【Noh Theater & Masks】
Noh Theater
Noh is a form of traditional Japanese theater that has been practiced in one form or another since the fourteenth century. In addition to the actors who portray the main protagonist (shite) and supporting characters, a Noh performance includes musicians, stage attendants, and a chorus that sings the narration and dialogue. The chorus often delivers lines for the shite, who conveys the emotions of his character through posture and movement rather than their own voice. Noh actors also commonly wear masks to indicate a particular character archetype, and these greatly limit their facial expressions. Given these constraints, Noh actors must be able to evoke nuanced emotion through subtle physical movements.
Noh was initially performed outdoors, and that tradition is represented in the roof above the stage and the pine tree painted on the back wall. The four columns supporting the roof also provide vital visual landmarks for the shite, who can see very little of the stage when wearing a mask. The covered bridge leading to the main stage (hashigakari) is used to indicate travel and settings outside the main scene.
Noh Masks
Masks have been a fundamental part of Noh since the beginning of its development. Although the masks cover the actors’ faces, they are carved in such a way that the mask’s expression can be softened or hardened by tilting the face up or down. Initially, a wide variety of different masks were used, but certain common characteristics gradually came to be associated with specific characters and archetypes.

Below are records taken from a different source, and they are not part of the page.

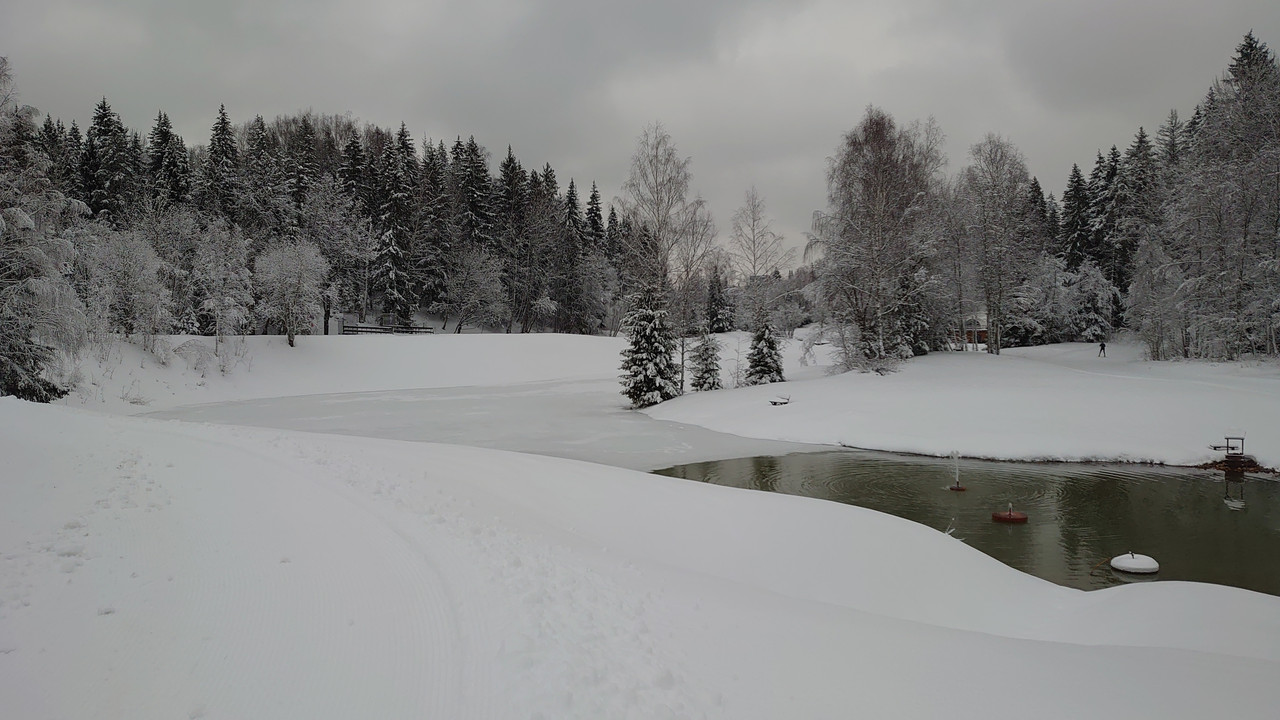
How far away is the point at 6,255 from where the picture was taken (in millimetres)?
14641

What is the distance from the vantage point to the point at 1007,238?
23938 mm

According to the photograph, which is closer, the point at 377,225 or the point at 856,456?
the point at 856,456

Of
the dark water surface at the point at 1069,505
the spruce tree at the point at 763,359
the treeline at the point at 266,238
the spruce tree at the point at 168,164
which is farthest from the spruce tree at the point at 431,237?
the dark water surface at the point at 1069,505

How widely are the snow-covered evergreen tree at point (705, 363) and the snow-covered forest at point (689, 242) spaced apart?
786 mm

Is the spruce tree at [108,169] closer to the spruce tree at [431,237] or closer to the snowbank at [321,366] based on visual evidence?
the snowbank at [321,366]

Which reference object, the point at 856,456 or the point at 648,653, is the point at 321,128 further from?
the point at 648,653

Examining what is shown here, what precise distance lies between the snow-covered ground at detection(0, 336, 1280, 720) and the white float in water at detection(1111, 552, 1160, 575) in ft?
3.09

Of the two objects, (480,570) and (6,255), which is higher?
(6,255)

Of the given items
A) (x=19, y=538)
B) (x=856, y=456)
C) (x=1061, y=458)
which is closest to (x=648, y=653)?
(x=19, y=538)

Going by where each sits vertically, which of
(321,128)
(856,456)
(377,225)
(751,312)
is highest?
(321,128)

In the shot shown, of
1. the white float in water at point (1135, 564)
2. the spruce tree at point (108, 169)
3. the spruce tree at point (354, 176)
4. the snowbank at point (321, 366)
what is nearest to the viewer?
the white float in water at point (1135, 564)

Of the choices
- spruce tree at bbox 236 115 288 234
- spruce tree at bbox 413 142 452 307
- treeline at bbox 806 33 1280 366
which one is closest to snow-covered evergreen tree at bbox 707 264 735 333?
spruce tree at bbox 413 142 452 307

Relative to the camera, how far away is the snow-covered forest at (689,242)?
1891cm

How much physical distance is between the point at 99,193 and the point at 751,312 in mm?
39231
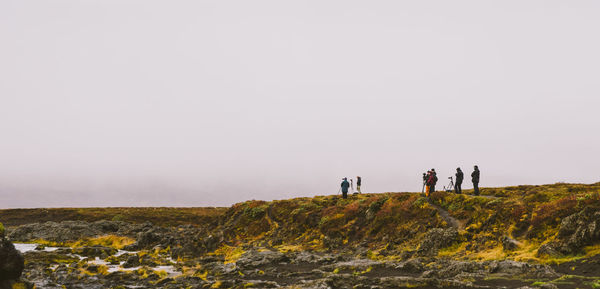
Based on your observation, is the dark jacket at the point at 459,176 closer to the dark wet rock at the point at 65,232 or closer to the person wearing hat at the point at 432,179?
the person wearing hat at the point at 432,179

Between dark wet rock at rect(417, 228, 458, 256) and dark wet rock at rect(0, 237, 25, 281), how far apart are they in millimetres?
24791

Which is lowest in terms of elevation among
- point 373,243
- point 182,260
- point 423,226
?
point 182,260

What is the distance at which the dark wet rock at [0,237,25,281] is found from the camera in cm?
1547

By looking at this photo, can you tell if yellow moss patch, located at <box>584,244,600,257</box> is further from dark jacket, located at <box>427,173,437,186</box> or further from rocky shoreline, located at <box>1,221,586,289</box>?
dark jacket, located at <box>427,173,437,186</box>

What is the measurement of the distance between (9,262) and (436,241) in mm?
26683

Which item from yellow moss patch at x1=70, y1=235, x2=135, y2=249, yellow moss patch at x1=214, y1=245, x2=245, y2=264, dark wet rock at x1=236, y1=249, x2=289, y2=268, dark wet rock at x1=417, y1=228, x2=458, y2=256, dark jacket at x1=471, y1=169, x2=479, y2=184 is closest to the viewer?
dark wet rock at x1=417, y1=228, x2=458, y2=256

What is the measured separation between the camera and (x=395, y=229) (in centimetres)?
2961

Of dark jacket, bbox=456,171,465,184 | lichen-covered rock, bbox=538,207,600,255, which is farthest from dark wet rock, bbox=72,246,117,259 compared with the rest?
lichen-covered rock, bbox=538,207,600,255

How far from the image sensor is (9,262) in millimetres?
15711

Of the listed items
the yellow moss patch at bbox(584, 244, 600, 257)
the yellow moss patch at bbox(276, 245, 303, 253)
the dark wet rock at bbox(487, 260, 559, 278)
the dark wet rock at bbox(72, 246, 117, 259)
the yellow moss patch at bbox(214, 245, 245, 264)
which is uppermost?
the yellow moss patch at bbox(584, 244, 600, 257)

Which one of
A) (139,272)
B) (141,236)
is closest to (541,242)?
(139,272)

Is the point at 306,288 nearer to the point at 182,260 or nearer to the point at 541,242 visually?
the point at 541,242

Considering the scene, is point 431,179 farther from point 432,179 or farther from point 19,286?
point 19,286

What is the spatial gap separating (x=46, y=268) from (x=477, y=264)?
34204mm
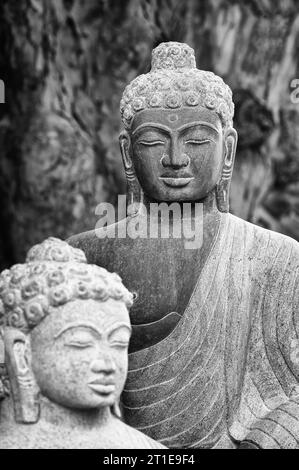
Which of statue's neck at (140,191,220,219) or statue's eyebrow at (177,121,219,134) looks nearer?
statue's eyebrow at (177,121,219,134)

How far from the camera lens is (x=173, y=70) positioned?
38.4ft

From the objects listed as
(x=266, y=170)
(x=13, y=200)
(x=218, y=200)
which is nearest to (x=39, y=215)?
(x=13, y=200)

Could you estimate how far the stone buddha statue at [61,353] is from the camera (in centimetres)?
1020

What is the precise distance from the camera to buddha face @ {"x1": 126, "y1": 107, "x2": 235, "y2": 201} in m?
11.5

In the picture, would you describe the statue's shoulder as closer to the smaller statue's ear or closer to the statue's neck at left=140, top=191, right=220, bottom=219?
the statue's neck at left=140, top=191, right=220, bottom=219

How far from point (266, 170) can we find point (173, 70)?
21.5 ft

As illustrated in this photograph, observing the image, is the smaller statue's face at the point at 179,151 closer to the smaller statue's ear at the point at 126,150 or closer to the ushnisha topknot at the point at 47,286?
the smaller statue's ear at the point at 126,150

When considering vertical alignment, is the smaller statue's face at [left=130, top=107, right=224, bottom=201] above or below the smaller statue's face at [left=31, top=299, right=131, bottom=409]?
above

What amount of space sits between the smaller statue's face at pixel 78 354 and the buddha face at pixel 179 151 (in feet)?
4.68

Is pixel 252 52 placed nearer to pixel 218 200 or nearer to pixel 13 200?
pixel 13 200

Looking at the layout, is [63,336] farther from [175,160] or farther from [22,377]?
[175,160]

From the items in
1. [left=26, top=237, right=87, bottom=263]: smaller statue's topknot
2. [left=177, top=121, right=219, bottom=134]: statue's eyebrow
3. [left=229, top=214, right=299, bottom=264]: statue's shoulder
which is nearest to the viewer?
[left=26, top=237, right=87, bottom=263]: smaller statue's topknot

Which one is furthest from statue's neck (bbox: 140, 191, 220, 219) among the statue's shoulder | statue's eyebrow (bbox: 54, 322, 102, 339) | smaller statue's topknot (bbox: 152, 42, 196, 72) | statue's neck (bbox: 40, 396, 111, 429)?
statue's neck (bbox: 40, 396, 111, 429)

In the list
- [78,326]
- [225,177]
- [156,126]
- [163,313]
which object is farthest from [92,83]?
[78,326]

In addition to the masks that are used exclusively for a variation of Noh called okina, Noh masks can be largely grouped into those representing elders (jō), women (onna), men (otoko), demons (kijin) and spirits (ryō). Within these types are numerous subtypes encompassing some 60 different common characters who can be further expanded into 250 or more different variations. The museum collection of masks spans all genres of Noh and includes items that were commissioned or collected in the first decades of the twentieth century by the fifteenth head of the Ii family, Ii Naotada (1881–1947).